NIRERIN Posts: 11,912
10/21/13 8:39 A

ask your doc. i would guess that you would go by the guidelines for your full height, not your compressed height. but your doc would have a better idea than me.
your ticker says you have 185lbs to lose. if that's right, then don't worry about the end right now. focus on getting the first fifty off which you know you need to do. then get the second fifty off. then work on the third fifty. once you hit that then start to evaluate your fitness level, how you feel, how your clothes fit and you general, overall health. and use that to start to figure out where you want to maintain. if you get there and know you have more left to lose, then work on that amount. if you get there and everything is working well for you, stay there.

CERTHIA SparkPoints: (21,712)
Fitness Minutes: (15,747)
Posts: 763
10/21/13 7:28 A

Yes, there are many.

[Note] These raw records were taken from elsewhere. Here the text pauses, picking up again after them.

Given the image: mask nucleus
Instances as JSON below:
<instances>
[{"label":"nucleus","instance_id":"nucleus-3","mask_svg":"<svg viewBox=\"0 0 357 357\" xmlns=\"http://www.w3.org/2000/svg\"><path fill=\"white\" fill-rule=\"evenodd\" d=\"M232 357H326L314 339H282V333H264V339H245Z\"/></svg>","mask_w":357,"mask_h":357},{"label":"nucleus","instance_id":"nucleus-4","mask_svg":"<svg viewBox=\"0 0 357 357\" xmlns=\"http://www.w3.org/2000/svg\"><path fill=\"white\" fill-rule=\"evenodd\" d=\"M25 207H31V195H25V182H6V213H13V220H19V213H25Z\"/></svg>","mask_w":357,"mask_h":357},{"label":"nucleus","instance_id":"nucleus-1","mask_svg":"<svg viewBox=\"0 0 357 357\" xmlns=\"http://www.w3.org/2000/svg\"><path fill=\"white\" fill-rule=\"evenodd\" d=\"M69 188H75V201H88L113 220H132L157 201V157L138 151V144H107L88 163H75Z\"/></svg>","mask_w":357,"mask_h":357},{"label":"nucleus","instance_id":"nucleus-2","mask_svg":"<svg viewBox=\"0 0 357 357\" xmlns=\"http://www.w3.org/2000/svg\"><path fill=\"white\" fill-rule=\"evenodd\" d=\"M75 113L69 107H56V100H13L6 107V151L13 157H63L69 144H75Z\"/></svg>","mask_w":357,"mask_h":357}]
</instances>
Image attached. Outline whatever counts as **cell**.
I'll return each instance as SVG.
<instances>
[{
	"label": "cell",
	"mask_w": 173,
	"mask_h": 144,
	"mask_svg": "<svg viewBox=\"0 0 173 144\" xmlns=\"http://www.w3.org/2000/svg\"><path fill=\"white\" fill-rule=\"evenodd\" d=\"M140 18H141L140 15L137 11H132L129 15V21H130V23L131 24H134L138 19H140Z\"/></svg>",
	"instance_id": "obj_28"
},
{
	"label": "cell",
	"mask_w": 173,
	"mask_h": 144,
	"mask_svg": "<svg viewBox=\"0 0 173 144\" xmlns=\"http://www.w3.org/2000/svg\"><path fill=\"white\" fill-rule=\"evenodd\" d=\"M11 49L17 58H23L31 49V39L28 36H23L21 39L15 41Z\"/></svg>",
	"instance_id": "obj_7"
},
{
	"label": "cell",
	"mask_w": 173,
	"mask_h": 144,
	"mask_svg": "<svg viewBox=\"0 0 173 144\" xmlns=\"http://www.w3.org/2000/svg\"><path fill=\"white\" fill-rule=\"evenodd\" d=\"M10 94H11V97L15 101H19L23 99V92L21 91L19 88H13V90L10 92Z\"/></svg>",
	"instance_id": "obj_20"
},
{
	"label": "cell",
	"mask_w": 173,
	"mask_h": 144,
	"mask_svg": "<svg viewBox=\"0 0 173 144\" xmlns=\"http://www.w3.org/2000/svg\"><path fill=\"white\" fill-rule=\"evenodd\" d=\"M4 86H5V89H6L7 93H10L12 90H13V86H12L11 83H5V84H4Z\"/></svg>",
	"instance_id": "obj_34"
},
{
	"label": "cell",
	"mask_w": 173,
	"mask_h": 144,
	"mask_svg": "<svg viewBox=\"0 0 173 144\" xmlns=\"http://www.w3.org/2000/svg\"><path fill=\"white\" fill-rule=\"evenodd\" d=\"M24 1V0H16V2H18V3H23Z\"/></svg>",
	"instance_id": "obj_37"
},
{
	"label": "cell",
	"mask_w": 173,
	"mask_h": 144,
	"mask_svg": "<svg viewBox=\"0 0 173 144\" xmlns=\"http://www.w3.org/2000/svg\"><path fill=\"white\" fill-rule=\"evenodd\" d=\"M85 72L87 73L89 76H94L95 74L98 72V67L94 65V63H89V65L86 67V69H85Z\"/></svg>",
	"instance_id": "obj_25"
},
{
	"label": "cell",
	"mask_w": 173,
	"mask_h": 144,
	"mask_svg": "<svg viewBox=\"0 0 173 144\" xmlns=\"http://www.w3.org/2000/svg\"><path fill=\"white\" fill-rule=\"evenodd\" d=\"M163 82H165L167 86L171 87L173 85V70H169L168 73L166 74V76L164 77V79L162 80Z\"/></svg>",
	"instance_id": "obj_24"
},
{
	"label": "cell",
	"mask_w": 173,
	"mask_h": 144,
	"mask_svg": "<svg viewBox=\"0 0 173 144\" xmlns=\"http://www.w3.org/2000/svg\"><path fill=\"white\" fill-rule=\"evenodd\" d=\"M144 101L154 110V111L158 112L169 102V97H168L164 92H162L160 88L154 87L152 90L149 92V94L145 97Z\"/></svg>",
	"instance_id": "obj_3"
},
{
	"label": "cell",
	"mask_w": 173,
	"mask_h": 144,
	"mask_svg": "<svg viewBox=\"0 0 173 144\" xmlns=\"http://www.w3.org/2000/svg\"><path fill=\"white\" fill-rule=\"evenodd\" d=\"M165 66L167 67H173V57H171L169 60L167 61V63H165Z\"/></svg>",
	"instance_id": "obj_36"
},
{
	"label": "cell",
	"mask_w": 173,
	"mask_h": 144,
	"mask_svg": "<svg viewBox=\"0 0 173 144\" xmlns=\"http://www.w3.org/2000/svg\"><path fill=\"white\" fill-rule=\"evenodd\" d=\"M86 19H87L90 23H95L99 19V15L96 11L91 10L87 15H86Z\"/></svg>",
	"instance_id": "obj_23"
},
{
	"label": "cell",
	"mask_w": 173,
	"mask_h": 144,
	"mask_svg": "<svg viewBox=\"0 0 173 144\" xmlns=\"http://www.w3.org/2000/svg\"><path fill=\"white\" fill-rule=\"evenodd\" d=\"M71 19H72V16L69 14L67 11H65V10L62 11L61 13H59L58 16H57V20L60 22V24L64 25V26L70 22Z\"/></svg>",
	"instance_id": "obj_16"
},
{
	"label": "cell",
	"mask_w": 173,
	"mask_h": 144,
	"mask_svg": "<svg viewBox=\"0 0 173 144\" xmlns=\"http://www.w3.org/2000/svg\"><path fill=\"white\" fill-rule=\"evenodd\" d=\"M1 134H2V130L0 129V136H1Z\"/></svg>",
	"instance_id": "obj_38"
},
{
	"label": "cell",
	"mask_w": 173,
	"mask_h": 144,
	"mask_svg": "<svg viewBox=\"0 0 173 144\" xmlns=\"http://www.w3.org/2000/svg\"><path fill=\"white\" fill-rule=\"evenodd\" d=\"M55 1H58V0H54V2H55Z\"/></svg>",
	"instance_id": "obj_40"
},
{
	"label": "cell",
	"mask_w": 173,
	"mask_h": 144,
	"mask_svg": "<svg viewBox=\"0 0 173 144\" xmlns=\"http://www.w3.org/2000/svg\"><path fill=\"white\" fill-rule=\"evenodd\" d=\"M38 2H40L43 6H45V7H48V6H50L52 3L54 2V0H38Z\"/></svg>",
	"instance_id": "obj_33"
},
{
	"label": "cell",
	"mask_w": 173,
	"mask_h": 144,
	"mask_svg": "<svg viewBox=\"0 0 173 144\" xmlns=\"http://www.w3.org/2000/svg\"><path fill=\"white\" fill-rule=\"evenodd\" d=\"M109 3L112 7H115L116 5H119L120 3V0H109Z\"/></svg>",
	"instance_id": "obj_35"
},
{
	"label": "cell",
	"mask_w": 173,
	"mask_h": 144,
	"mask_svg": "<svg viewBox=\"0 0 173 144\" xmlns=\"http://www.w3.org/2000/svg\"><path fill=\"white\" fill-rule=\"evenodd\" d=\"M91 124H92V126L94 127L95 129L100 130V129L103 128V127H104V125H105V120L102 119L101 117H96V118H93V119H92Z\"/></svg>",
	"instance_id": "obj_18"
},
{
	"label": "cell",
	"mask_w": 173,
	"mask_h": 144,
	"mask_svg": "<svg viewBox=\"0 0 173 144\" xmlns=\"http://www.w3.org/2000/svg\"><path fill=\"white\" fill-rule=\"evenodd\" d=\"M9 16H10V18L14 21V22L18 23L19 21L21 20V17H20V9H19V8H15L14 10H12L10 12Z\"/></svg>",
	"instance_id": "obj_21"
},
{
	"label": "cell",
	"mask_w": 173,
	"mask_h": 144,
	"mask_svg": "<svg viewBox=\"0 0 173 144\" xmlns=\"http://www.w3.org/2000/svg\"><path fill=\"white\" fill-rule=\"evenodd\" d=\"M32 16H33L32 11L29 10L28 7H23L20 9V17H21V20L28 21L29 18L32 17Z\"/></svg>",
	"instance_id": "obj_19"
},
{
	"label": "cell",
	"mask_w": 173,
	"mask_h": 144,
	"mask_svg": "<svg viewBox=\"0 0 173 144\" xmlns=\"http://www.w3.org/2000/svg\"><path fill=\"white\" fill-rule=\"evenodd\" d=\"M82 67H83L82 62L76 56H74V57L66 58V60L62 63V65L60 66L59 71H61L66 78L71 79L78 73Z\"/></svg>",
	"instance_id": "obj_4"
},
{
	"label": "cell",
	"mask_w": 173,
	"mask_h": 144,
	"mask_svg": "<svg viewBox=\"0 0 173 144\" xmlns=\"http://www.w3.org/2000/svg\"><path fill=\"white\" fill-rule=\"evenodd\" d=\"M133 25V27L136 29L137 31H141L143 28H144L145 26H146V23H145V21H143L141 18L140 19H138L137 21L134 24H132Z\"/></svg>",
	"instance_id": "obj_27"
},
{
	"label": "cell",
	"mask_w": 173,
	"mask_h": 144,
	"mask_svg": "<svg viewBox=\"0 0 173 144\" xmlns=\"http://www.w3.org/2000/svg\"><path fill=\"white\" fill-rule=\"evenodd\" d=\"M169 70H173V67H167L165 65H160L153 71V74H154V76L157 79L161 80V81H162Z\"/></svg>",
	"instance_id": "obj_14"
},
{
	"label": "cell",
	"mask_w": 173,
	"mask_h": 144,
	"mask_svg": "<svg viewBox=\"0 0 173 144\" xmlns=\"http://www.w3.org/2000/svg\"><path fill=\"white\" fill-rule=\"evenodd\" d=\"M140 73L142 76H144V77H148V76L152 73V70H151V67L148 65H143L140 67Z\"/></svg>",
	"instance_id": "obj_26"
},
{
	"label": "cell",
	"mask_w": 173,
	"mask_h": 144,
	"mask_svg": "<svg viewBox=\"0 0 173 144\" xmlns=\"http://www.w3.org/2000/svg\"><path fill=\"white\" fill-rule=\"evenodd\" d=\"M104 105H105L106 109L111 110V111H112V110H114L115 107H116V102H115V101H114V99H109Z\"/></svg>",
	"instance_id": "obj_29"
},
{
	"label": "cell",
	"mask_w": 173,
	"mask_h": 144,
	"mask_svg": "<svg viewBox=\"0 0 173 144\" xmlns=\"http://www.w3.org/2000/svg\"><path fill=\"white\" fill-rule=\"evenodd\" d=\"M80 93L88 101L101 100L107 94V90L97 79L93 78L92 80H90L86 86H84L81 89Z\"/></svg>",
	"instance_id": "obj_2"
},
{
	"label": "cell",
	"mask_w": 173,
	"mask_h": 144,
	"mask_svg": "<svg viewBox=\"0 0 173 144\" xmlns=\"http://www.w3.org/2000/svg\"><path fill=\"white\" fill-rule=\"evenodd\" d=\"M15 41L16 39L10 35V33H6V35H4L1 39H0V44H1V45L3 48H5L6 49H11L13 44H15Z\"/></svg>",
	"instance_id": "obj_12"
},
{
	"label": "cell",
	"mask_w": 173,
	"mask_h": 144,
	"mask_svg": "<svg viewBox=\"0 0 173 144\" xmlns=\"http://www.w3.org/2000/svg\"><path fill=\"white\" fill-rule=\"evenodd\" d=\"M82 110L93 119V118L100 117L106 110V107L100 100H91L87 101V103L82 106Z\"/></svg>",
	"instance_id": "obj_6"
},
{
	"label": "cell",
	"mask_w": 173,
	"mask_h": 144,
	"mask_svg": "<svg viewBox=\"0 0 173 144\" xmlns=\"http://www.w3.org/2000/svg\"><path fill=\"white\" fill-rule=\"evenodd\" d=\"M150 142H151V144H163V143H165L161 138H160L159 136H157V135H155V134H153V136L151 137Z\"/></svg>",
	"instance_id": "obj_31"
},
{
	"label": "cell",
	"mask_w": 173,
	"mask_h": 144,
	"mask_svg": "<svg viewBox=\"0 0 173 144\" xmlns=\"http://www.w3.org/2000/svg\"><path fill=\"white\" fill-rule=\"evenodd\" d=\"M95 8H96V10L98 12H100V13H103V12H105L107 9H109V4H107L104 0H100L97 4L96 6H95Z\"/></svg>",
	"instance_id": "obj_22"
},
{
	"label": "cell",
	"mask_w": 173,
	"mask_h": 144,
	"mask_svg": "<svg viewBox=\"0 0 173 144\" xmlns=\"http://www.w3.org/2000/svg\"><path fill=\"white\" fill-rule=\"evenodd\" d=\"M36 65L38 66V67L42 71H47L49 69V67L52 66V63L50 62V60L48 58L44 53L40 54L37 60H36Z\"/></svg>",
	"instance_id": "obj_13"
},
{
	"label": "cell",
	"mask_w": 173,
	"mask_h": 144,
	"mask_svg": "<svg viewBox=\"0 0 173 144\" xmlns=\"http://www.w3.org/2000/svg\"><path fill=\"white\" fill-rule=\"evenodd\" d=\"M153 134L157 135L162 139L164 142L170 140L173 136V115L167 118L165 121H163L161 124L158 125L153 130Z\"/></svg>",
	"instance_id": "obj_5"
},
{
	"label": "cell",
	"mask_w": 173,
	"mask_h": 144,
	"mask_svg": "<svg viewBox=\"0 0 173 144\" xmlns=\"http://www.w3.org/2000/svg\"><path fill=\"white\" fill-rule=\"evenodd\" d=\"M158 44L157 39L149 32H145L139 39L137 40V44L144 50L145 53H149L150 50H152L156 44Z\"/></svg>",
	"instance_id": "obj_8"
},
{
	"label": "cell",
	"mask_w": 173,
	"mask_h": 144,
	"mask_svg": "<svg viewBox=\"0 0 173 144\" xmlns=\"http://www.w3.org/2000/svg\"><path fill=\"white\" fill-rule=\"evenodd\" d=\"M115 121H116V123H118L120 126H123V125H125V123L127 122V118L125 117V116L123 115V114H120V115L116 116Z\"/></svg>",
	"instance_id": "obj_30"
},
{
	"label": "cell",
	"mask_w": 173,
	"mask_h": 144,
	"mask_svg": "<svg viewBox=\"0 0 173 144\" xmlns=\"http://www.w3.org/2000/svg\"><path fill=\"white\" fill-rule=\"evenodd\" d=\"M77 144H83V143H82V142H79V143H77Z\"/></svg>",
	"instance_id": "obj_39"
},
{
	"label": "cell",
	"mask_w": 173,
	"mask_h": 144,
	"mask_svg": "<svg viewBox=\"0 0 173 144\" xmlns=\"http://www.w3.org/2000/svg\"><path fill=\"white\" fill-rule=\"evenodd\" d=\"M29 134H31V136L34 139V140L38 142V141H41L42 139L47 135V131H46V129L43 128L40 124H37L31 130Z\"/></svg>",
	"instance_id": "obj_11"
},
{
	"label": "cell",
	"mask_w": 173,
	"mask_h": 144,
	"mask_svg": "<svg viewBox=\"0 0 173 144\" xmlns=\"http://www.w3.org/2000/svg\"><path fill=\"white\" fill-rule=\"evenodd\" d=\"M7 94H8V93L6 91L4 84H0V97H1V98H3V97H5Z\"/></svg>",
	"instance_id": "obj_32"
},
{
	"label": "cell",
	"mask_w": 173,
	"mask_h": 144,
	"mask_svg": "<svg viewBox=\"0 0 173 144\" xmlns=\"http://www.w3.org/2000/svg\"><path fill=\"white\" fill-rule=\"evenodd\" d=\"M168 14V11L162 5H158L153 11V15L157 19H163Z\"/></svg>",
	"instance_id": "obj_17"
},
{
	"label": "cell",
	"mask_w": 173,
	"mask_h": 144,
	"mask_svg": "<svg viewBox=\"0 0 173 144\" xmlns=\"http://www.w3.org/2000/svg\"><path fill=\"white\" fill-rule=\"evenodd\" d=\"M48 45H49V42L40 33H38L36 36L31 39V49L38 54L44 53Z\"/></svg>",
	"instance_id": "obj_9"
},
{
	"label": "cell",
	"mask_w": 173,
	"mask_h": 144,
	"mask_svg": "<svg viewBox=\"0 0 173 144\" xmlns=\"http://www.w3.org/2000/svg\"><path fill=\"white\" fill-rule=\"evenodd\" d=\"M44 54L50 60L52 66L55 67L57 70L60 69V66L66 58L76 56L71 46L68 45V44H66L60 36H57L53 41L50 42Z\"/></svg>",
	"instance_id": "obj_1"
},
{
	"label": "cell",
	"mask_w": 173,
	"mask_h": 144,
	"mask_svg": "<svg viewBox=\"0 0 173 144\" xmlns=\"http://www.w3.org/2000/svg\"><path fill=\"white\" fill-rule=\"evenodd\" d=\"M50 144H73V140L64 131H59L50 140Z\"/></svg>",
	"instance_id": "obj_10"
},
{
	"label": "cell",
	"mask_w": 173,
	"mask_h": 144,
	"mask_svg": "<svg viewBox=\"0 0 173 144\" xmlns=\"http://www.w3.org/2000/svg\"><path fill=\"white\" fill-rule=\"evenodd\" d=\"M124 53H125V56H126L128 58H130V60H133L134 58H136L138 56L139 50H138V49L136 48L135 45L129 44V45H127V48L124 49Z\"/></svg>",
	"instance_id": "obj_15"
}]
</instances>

I think fat % is a better way to determine what is a healthy weight for each individual, rather than going by BMI. The best way is to get it professionally measured. I'm metric, so inches are not really informative for me, but your goal weight sounds very low for your height..

You could also measure your waist. If your height divided by 2 is a larger number than your waist circumference, then you are probably in decent shape.

Oh, and your waist to hip ratio can also be a better indicator of your health than simple BMI.
www.bmi-calculator.net/waist-to-hip-ratio-
calculator/

Hope this helps. :)

Edited by: CERTHIA at: 10/21/2013 (07:37)
LEC358 SparkPoints: (9,503)
Fitness Minutes: (6,555)
Posts: 2,198
10/21/13 7:21 A

That guide line is a rule of thumb for the average person, it doesn't work for the very tall or the very short. A more accurate way for you to figure out a healthy weight might be by figuring out your lean body mass and then adding another 25% for body fat (25% body fat is on the high end of fitness, most female athletes have around 20% body fat).

CELTIA51 SparkPoints: (8,654)
Fitness Minutes: (3,570)
Posts: 466
10/21/13 5:08 A

I recently checked the SP guidelines for determining my healthy weight and don't understand how they are arrived at. The guide says that women should weight 100 lbs for the first 60" of height and 5 lbs for each inch over that. I am 59" in height so understand that means I should weigh 95 lbs.T his is crazy. The least I every weighed as an adult was 103 lbs at 61.5" and caught everything going around. As a young woman my healthiest weight was between 117 and 125 and I managed to get down to 140 in 2001 and at age 50 felt quite healthy at that weight. Is there a more responsible way of determining a healthy goal weight for my weight loss program?